TEXTE SOURCE
####

C'est ce qui le perdra. Il est confondu par cet effroyable état de fait mais parvient à s'échapper car Petiot était un faussaire, un usurpateur, un manipulateur au passé trouble. Il parvient devant la police à se faire passer pour son frère et s'échappe, devenant ensuite résistant, travaillant pour la France Libre. A la Libération, il deviendra alors presque intouchable, sauf que les preuves contre lui sont accablantes. Il explique avoir liquidé tout ces gens sur commande. Il est vrai que parmi les victimes, il y a possiblement une ou deux personnes louches et peu fréquentables mais la plupart étaient tout de même des Juifs et des gens sans histoire qui fuyaient la gestapo. Et, lorsque l'on retrouvera parmi les restes les vêtements d'un petit garçon, il n'y aura plus de doute sur l'ampleur du crime.
Serrault endosse le rôle avec facilité, comme toujours. Il donne un aura particulier à ce personnage hors du commun, glaçant mais d'apparence affable et gentil, dont l'existence plutôt banale bascule avec la guerre dans la cupidité et le crime. Le contexte de la guerre, de la résistance et de la déportation, dont Petiot se drappe pour accomplir ses crimes donne à ce fait divers une profondeur historique et illustre à lui tout seul les horreurs que la guerre permet. On ne peut que penser à un autre criminel français, qui a accompli ses crimes en temps de guerre, Landru, qui dépouillait des veuves, les tuait, les brûlait.
Et comment ne pas voir dans ce four où les victimes, souvent juives, de Petiot brûlaient, une miniaturisation du processus des fours crématoires ? Et dans l'inventaire des objets, valises et vêtements retrouvés chez Petiot ces photographies des camps où les chaussures s'entassaient ? Hannah Arendt a parlé de banalité du mal en temps de guerre et Marcel Petiot illustre une horreur devenue banale, celle d'un homme d'apparence sans histoire capable des crimes les plus odieux. Et c'est d'ailleurs ce que le film montre : comment le fait divers illustre la grande histoire dans ce qu'elle a de plus effroyable ? Fort heureusement, l'opinion publique fut dégoutée des crimes de l'homme et il finira condamné à mort, selon la légende, sourire aux lèvres.

####

ÉNONCÉ DU PROBLÈME
Extrayez du texte sur Marcel Petiot, sans aucune modification, le passage allant de « C'est ce qui » jusqu'à « l'ampleur du crime. » inclus. La liste qui suit n'intervient d'aucune manière dans cet exercice.

DONNÉES SOURCES
####

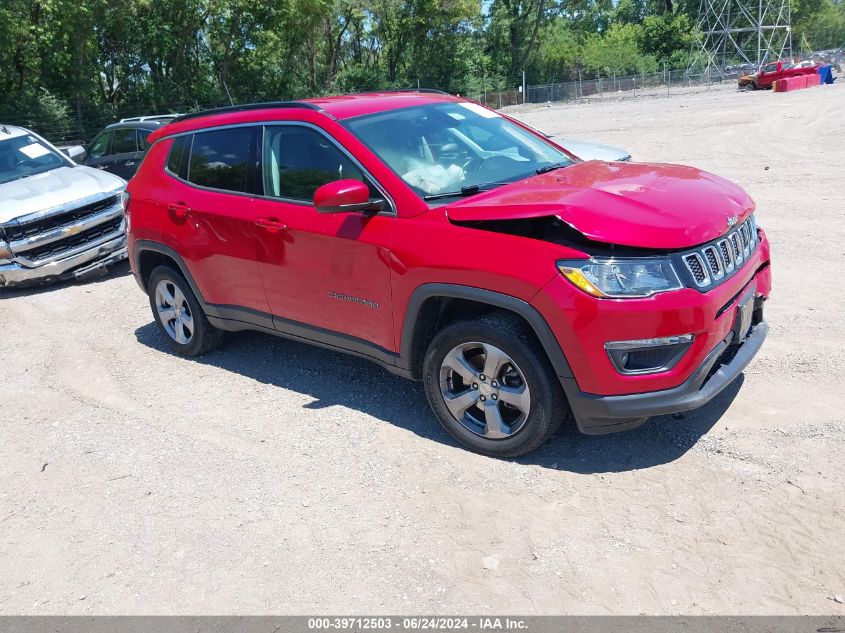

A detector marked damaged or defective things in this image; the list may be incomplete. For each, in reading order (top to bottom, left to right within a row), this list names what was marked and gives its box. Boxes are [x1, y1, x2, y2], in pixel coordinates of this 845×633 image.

crumpled hood [0, 164, 124, 223]
crumpled hood [446, 159, 756, 248]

####

LA RÉPONSE
C'est ce qui le perdra. Il est confondu par cet effroyable état de fait mais parvient à s'échapper car Petiot était un faussaire, un usurpateur, un manipulateur au passé trouble. Il parvient devant la police à se faire passer pour son frère et s'échappe, devenant ensuite résistant, travaillant pour la France Libre. A la Libération, il deviendra alors presque intouchable, sauf que les preuves contre lui sont accablantes. Il explique avoir liquidé tout ces gens sur commande. Il est vrai que parmi les victimes, il y a possiblement une ou deux personnes louches et peu fréquentables mais la plupart étaient tout de même des Juifs et des gens sans histoire qui fuyaient la gestapo. Et, lorsque l'on retrouvera parmi les restes les vêtements d'un petit garçon, il n'y aura plus de doute sur l'ampleur du crime.